Some samples—especially elastic or fibrous ones, such as rubber or plant material, respectively—grind better if you make them brittle first with liquid nitrogen or dry ice. As Leppert points out, making a plant sample brittle first can keep it from winding around the grinding tool.

To get the grind right, a scientist must pay attention to the details. As an example, during drying, says Leppert, “Liquid nitrogen and dry ice can be used only for samples that are allowed to get humid, because both are freezing the water in the air that deposits on the sample.”

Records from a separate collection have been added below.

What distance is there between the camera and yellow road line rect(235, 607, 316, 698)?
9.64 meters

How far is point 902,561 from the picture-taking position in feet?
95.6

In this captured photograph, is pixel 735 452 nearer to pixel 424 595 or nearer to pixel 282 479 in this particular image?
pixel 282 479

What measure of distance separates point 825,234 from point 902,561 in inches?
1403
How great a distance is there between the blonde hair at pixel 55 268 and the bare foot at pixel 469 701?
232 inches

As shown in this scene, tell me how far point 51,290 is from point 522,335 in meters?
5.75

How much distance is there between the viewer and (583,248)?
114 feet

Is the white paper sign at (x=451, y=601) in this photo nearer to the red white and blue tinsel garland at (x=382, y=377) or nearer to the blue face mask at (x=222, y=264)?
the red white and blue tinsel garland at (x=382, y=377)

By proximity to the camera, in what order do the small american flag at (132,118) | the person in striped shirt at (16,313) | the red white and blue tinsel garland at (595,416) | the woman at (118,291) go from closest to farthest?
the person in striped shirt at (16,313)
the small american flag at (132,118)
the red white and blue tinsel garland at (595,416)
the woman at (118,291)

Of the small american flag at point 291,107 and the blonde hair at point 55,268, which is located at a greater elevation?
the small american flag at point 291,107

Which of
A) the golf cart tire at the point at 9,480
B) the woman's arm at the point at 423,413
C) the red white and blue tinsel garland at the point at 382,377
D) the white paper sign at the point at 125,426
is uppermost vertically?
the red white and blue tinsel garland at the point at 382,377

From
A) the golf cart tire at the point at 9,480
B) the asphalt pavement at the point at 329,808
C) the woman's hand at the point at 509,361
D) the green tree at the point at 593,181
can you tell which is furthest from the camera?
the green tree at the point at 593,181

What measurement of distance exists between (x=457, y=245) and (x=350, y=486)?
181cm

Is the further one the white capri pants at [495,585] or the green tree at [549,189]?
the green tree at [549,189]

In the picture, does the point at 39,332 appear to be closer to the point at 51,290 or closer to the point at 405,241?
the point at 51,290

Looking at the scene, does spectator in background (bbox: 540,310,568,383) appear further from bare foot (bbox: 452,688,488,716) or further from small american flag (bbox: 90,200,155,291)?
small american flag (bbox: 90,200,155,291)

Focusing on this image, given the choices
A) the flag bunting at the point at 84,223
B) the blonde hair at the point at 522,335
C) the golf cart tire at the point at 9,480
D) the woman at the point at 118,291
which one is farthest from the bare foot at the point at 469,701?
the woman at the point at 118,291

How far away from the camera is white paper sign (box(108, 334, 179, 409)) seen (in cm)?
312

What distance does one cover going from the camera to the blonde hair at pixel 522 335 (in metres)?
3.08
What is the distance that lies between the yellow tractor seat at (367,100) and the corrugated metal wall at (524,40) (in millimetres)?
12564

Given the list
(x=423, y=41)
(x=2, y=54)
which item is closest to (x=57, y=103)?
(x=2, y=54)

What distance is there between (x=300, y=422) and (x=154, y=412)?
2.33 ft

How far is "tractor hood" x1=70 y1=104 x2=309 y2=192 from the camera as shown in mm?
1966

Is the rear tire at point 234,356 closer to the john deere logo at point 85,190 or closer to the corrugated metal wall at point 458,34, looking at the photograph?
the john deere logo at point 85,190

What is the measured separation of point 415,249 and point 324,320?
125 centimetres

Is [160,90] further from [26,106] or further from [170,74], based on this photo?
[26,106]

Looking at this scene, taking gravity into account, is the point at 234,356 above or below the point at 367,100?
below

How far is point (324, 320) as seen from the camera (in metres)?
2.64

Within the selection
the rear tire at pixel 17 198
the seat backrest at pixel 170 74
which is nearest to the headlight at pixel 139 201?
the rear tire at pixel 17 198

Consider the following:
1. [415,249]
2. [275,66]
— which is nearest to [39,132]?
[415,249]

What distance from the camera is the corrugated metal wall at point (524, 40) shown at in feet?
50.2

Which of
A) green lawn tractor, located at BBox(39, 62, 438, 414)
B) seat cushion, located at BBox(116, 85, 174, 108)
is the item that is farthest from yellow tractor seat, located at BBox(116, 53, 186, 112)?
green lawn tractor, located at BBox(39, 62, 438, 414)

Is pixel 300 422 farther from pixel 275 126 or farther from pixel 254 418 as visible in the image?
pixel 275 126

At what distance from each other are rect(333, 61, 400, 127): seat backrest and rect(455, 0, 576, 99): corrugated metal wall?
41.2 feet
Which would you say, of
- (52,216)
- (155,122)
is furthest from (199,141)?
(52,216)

The grinding itself can impact the sample. “Grinding leads to a temperature rise due to friction,” Leppert says. “Some samples will be destroyed or altered by high temperatures.”

Getting ready for X-rays

For some applications, such as X-ray powder diffraction analysis (XRD), the sample must be ground just right. “The biggest challenge is the particle-size distribution,” says Jeff McGinn, president of McCrone Microscopes & Accessories (instrument division of The McCrone Group) in Westmont, Illinois. The McCrone micronizing mill prepares samples for analysis by X-ray diffraction, X-ray fluorescence, infrared spectroscopy, and atomic absorption analysis.

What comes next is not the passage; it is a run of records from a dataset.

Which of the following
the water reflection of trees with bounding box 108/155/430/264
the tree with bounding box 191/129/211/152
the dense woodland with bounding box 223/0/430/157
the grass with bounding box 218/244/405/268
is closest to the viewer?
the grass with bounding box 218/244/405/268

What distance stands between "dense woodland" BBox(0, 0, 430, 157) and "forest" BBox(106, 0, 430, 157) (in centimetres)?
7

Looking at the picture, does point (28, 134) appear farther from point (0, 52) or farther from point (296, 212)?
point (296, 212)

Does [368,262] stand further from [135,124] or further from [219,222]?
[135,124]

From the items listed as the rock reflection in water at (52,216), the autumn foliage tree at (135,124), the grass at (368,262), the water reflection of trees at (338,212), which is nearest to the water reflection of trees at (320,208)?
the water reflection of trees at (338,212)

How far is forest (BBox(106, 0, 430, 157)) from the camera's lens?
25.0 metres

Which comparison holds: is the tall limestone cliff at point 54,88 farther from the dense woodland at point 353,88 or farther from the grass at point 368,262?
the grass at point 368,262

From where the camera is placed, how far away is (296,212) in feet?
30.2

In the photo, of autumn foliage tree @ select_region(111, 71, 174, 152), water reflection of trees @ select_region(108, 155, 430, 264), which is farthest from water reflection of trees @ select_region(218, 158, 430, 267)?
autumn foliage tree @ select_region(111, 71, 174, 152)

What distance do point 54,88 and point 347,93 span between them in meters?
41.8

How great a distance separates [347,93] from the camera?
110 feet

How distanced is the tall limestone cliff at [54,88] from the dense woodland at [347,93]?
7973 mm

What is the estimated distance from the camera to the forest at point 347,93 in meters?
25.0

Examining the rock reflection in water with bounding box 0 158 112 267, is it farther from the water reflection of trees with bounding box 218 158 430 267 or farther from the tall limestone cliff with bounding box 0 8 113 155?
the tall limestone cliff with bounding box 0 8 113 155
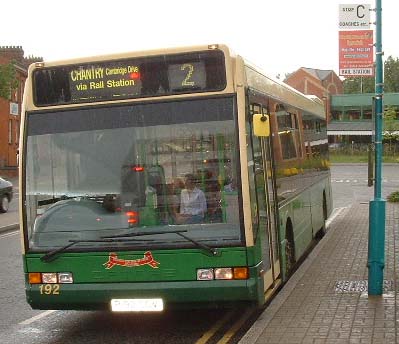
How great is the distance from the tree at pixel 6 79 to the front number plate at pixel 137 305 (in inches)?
655

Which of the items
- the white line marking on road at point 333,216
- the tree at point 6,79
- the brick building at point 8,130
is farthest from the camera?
the brick building at point 8,130

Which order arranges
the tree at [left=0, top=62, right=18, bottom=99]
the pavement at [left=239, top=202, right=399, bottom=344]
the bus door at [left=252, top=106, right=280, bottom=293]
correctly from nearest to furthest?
the pavement at [left=239, top=202, right=399, bottom=344] → the bus door at [left=252, top=106, right=280, bottom=293] → the tree at [left=0, top=62, right=18, bottom=99]

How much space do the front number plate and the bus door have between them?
118 cm

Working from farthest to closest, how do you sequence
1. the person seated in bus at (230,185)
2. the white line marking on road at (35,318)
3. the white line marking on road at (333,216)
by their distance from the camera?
the white line marking on road at (333,216) → the white line marking on road at (35,318) → the person seated in bus at (230,185)

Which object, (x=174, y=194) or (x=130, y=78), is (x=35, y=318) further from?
(x=130, y=78)

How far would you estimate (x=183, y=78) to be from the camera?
702 cm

The sample goes in a jar that includes agate grinding elements, and the jar gets locked in the mill for a timed run. The longer the grind, the finer the sample. Other contributing factors may include the addition of a solvent—also known as a “wet run”—or using none at all—a “dry run.”

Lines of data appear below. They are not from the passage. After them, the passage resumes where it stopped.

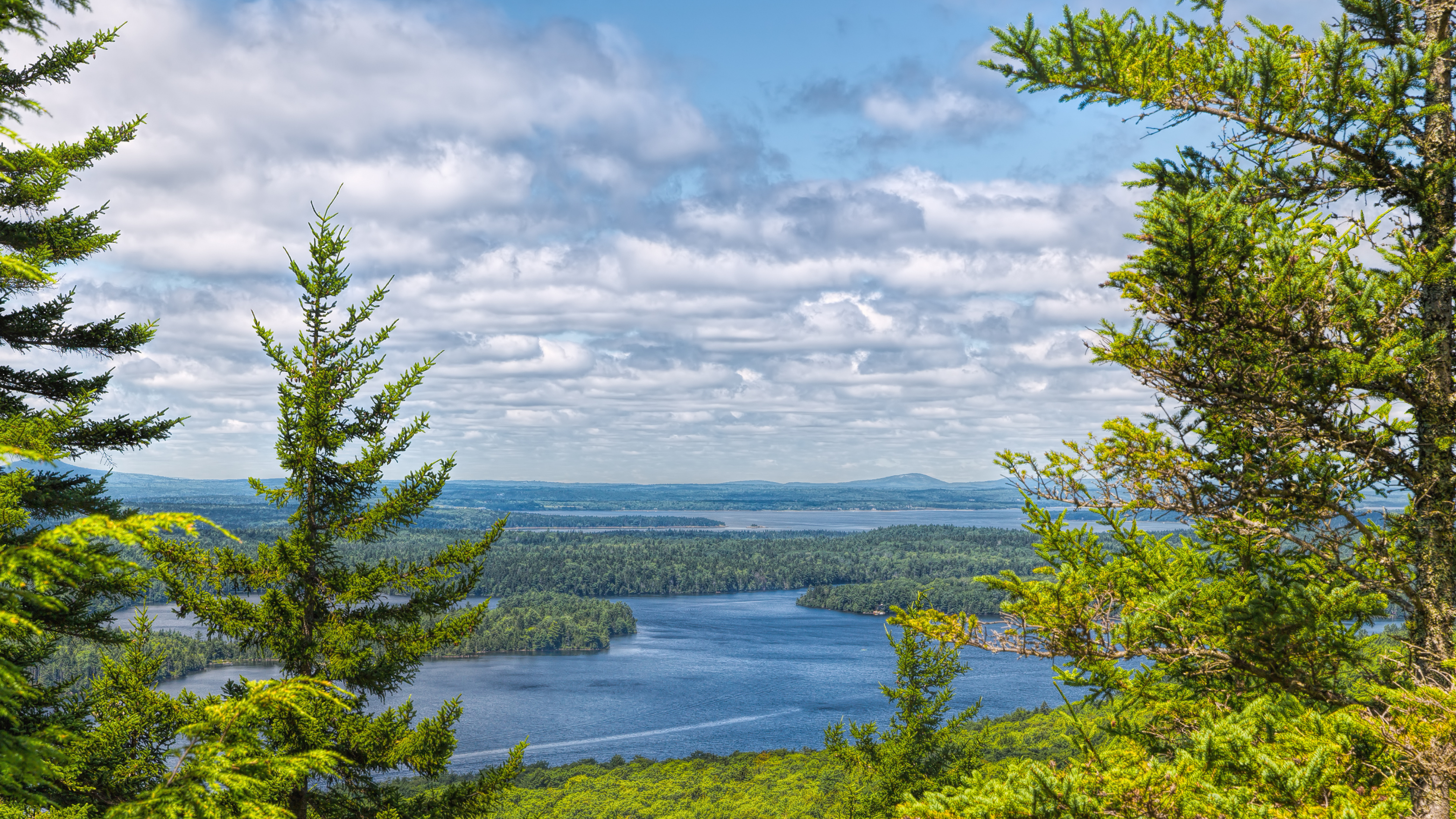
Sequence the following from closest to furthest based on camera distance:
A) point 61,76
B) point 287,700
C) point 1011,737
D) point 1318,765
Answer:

This mill’s primary users work in mining or the oil and gas industries, though university researchers also use it. In the Department of Geology at the University of Georgia in Athens, Professor Paul A. Schroeder uses a McCrone micronizing mill to “grind rocks and minerals for X-ray diffraction studies.” He says, “It provides for optimal particle size for orientation of powders in the X-ray beam.” At Iowa State University in Ames, scientist Scott Schlorholtz says, “We process materials from the cement and energy industry using the McCrone micronizing mill.” The resulting particles are between 1 and 10 microns, he says, and this “helps for quantitative phase analysis using X-ray diffraction techniques.”

This mill usually works for a long time. McGinn says that it’s common for this mill to last for 15 to 20 years, although some parts require maintenance: “Rubber mounts inside the mill and sometimes even the agate grinding elements need to be changed out.” Also, the jar that holds the sample will need to be replaced over time.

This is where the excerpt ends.